Aquafaba produces a foam similar to the appearance of whipped egg whites. The foams formed stiff peaks and were light brown to bright white in color with a slight sheen (Figure 1). Unlike the dry AQF, significant differences in the lightness values were identified among foams prepared from the 13% solids AQF (Table 7). The foam prepared from the tray-dried sample tended to have the lowest lightness value (83.54) while the cAQF had the highest (86.97) lightness value. Furthermore, the foam prepared from tray-dried AQF had red (positive a value) and yellow (highest b value) that were significantly (p ≤ 0.05) higher than for the other AQF foams and had a brown appearance compared to the other foams. The L*, a*, and b* for the freeze- and spray-dried AQF showed that freeze-dried AQF was brighter and had a more negative a* value and a lower b* compared to spray-dried AQF. The color values followed the same trend as those for mayonnaise made from freeze- and spray-dried AQF [18].

In comparisons to the lab scale foaming capacity, the foam prepared at the kitchen scale showed substantially different results. In general, greater foaming capacity and stability were observed for the foams prepared by the kitchen scale approach. Furthermore, the lab scale method used AQF at a 1% solids concentration as a means to compare results to the literature reports on foaming of pulse flours and proteins, while the kitchen scale approach utilized 4% to 13% solids, and thus comparisons should not be made between the two different foaming tests. Furthermore, an acidulant (cream of tartar) was used in the preparation of the kitchen scale foams, which likely enhanced foaming of the AQF. Acidic pH or the addition of acid has been shown to improve the foaming capacity of AQF [14,23].

Regardless of concentration, the cAQF tended to have a foaming capacity of 1000%. However, this value was only significantly (p ≤ 0.05) different from the other AQF samples at the 4% solids concentration (Table 8). For concentrations between 6% and 13% solids, only the spray-dried AQF had lower foaming capacity than the other samples. Thus, no advantage in foaming capacity is gained when the solids concentrations are above 6% for most samples. It is possible that higher fiber or lower saponin contents in the spray-dried AQF was the cause of the lower foaming capacity [8,41].

Comparisons among processing methods generally showed that foam stability was not significantly (p > 0.05) different among samples except for spray-dried samples (Table 9). Overall, the very high foam stability in AQF in this study supports the reported high foaming stability for aquafaba obtained from commercially canned chickpea [6]. However, these authors did not report a concentration. Although statistical differences were found among AQF samples (Table 9), the values are probably not of practical differences. Thus, the foam observed from the AQF with 6% concentration of solids provides evidence for the proper usage level since no benefit was gained at higher concentrations (8% and 13% solids). Emulsion capacity and stability are similar to foaming capacity and stability in that they rely on protein functionality. He et al. [13] found that emulsion capacity and stability were dependent on solids concentration, with higher solids concentrations having better emulsion properties. They evaluated aquafaba samples with solid content between 5.8% and 7.6%. Our data show similar trends in that the low concentration of solids (4%) also had lower foam capacities and stabilities, but above 6% no additional benefit was gained.

3.3.2. Cakes

Based on foaming results, 6% aquafaba was identified as a sufficient replacement for traditional eggs in a cake formula. Additionally, cakes were produced in two ways: first, the aquafaba was foamed and then added to the cake, and second, liquid aquafaba was added directly into the formulation. It was determined the foaming step was not necessary to produce desirable results; thus, the foaming step prior to mixing with the cake mix was eliminated.
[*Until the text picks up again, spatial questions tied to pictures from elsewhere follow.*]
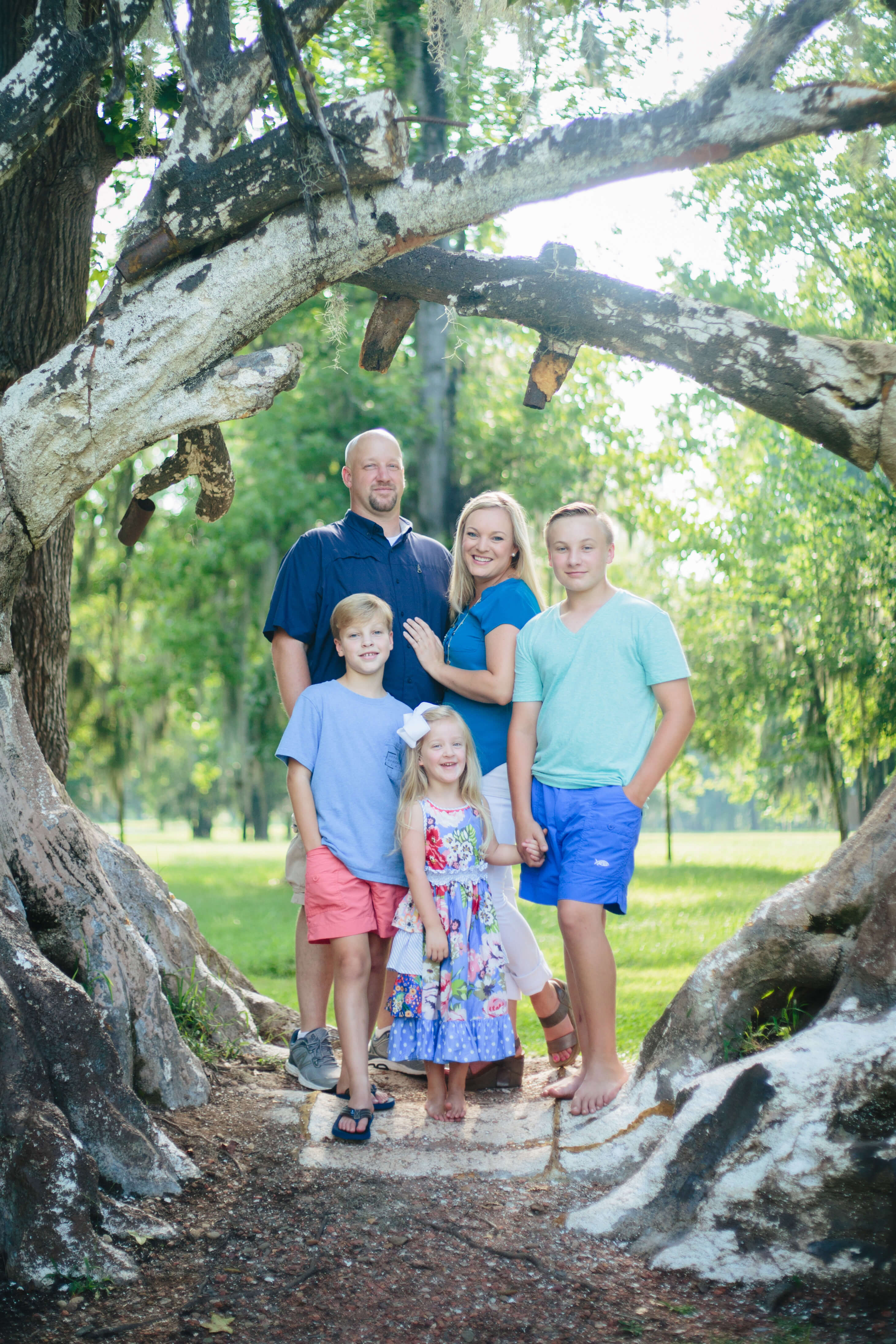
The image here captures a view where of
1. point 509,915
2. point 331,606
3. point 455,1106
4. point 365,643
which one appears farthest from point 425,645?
point 455,1106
The cake moistures (cAQF (23.6%), spray (23.7%), egg (24.6%), tray (24.7%), and freeze (25.3%)) were not significantly (p > 0.05) different. In contrast, water activities (cAQF (0.78), spray (0.81), tray (0.82), freeze (0.83), and egg (0.86)) were significant among the cakes. The water activity of the cake made with cAQF was significantly (p ≤ 0.05) lower compared to all cakes except the cakes made with spray-dried AQF. For the cake made with egg, the water activity was significantly (p ≤ 0.05) higher than water activities of other cakes except cake made with the freeze-dried AQF. The cakes prepared in this study tended to have lower moisture content and water activities compared to a previous report [27] but slightly higher moisture content compared to a sponge cake model [7]. Although not the same systems, lower moisture content was observed in gluten-free bread fortified with AQF [28].
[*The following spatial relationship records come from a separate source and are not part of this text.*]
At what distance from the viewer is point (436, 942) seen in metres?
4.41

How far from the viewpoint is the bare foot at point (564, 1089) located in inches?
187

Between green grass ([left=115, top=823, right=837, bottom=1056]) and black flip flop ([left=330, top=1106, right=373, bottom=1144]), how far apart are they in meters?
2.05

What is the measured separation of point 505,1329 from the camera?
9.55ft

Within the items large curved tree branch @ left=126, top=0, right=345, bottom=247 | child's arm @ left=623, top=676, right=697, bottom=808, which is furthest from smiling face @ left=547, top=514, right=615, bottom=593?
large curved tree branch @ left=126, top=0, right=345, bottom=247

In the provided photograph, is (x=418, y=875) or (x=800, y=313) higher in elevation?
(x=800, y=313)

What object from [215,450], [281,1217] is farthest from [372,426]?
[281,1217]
Only the cakes made with egg and tray-dried AQF had significantly different C-cell brightness values. Other cakes had brightness values that were not significantly different. The yellow color of the cake mix was sufficient to mask the color differences among the AQF samples. The volume, symmetry, and uniformity index were not significantly (p > 0.05) different for the cakes, although the cake with tray-dried AQF had a slight indent compared to other cakes (Figure 4). Others [7,27] have found similar or slightly higher values for these cake properties. However, the differences in formulations likely contributed to differences in cake properties. Similar observations regarding increased specific volumes were reported for gluten free bread [28].
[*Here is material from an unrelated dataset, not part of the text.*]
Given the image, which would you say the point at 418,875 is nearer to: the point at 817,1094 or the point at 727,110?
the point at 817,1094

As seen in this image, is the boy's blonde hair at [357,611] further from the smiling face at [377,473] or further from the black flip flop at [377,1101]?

All of the textural data were significantly (p ≤ 0.05) higher for the cakes made with egg compared to the AQF (Table 10). The only exception was springiness and cohesiveness, where these values for the cakes made with freeze-dried AQF and cAQF were not significantly different from the cake made with eggs. None of the cakes made with AQF had texture values that were significant. Cake structure is heavily dependent on the interactions between egg proteins or between egg protein and wheat protein and starch gelatinization during the baking process [24,25,26]. Chewiness, springiness, and cohesiveness were also reported to be higher for a sponge cake made with egg white compared to AQF [7]. Increasing concentration (25–35%) of AQF in cake formulation resulted in lower firmness [27], thus supporting the observation that AQF likely inhibits starch retrogradation that is responsible for firmness in products like cakes. Cakes tend to have less springiness if insufficient cell wall structure is developed between proteins and starch during baking [24,25,26]. Thus, differences observed in cakes made with AQF compared to eggs likely lacked sufficient cell wall structure. This potential mechanism is further supported by the lower hardness values reported for gluten-free bread made with AQF from chickpeas [28,47] and lima beans [9]. In contrast to the data obtained by the texture analyzer, sensory scores varied among samples.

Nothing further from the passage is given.